[Spatial relation data]
------------------------------------------------------------------------

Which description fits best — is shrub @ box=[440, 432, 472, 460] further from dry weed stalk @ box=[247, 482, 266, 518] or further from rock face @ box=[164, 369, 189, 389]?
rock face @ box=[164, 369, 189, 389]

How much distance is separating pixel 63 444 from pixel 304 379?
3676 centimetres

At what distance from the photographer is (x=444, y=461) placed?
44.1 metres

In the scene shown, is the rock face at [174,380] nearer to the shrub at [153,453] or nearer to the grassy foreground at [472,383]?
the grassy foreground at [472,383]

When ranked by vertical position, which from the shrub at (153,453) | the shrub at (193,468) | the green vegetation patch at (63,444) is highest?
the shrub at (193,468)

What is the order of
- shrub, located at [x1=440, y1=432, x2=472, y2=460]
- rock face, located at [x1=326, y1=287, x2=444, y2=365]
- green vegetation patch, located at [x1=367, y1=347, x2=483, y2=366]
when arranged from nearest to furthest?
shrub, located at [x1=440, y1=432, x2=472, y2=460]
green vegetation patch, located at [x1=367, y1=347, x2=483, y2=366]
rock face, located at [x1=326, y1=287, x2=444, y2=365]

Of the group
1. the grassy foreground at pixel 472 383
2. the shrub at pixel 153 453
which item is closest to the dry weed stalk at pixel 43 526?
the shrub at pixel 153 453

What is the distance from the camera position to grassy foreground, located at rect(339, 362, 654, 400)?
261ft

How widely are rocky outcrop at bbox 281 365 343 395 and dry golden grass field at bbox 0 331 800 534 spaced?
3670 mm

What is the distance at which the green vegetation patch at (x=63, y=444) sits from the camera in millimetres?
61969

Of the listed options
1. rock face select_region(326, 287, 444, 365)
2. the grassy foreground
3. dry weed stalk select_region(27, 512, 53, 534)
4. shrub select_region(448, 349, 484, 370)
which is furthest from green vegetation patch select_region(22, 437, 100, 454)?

------------------------------------------------------------------------

* Stated exercise: Rewrite all of the data above with "dry weed stalk" replaced by "withered weed stem" wherever it occurs, changing nothing else.

* Result for this exercise:
Which description fits best — is shrub @ box=[440, 432, 472, 460] further from withered weed stem @ box=[247, 482, 266, 518] or further from rock face @ box=[164, 369, 189, 389]?
rock face @ box=[164, 369, 189, 389]

How much distance is separating pixel 63 444 from pixel 304 379?
3676 centimetres

At what distance from the photographer is (x=444, y=461) placed?
44.1 metres

In the scene shown, is the rock face at [174,380] nearer to the shrub at [153,453] or nearer to the grassy foreground at [472,383]?
the grassy foreground at [472,383]

When ranked by vertical position, which from the shrub at (153,453) | the shrub at (193,468) | the green vegetation patch at (63,444) is highest?
the shrub at (193,468)

What is the order of
- shrub, located at [x1=440, y1=432, x2=472, y2=460]
- rock face, located at [x1=326, y1=287, x2=444, y2=365]
- green vegetation patch, located at [x1=367, y1=347, x2=483, y2=366]
when arranged from nearest to furthest?
shrub, located at [x1=440, y1=432, x2=472, y2=460]
green vegetation patch, located at [x1=367, y1=347, x2=483, y2=366]
rock face, located at [x1=326, y1=287, x2=444, y2=365]

Of the group
1. the grassy foreground at pixel 472 383
2. the shrub at pixel 153 453
which item is closest to the withered weed stem at pixel 43 526?
the shrub at pixel 153 453

What is the distance from the camera position to grassy foreground, located at rect(339, 362, 654, 400)?
261ft

How widely are rocky outcrop at bbox 281 365 343 395 and dry golden grass field at bbox 0 331 800 534 spaced?
3670 mm

What is the distance at which the green vegetation patch at (x=63, y=444) sits from the camera in millimetres?
61969

Of the listed options
1. rock face select_region(326, 287, 444, 365)
2. the grassy foreground
3. withered weed stem select_region(27, 512, 53, 534)
4. shrub select_region(448, 349, 484, 370)
which is furthest from green vegetation patch select_region(22, 437, 100, 454)?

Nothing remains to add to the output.